The Arnolds’ commitment to donating 5 percent of their net worth annually ties into some of their other activism to reform philanthropic requirements. Last year, they joined several other foundations to launch the Initiative to Accelerate Charitable Giving, which proposed a series of reforms to expedite the transfer of donor funds to working charities. As part of that initiative, they have pushed to increase the mandatory annual payout for private foundations from 5 percent to 7 percent, and to accelerate contribution timelines from donor-advised funds.
Like those efforts, Soskis said, the Give While You Live pledge reflects a heightened sensitivity to the importance of timeliness when donating large sums. In earlier iterations of the Giving Pledge, participants could fulfill their commitment at death—waiting decades to give a lump sum by bequest.
“From a nonprofit’s perspective, that’s not ideal,” Soskis said. “Nonprofits need funds in the moment, and [waiting] retains the power in the hands of the donor and postpones the moment of giving. So the new element of the Global Citizen campaign and the Arnolds’ 5 percent campaign is that it harkens back to religious imperatives like tithing, which requires you to make some kind of annual contribution.”
But with billionaire wealth rising as rapidly as ever, the gesture may not earn them much absolution.
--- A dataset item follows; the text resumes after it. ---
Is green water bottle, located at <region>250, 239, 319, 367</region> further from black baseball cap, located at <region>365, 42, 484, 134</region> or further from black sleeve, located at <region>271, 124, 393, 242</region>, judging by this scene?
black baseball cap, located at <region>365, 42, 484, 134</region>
Laurie Styron, executive director at the philanthropy watchdog group CharityWatch, told the Daily Beast that Americans have historically donated 3 percent of their annual income to charity. But even as the affluent’s share of wealth grows, the poor and middle classes give a higher percentage of their income on average, though the wealthy may not be impacted by the loss of resources in any tangible way.
“I think this is why the general public is becoming less impressed with these types of giving pledges,” Styron said. “[They] have become the public's baseline expectation of the wealthy, as opposed to being thought of as acts worthy of undying gratitude and praise.”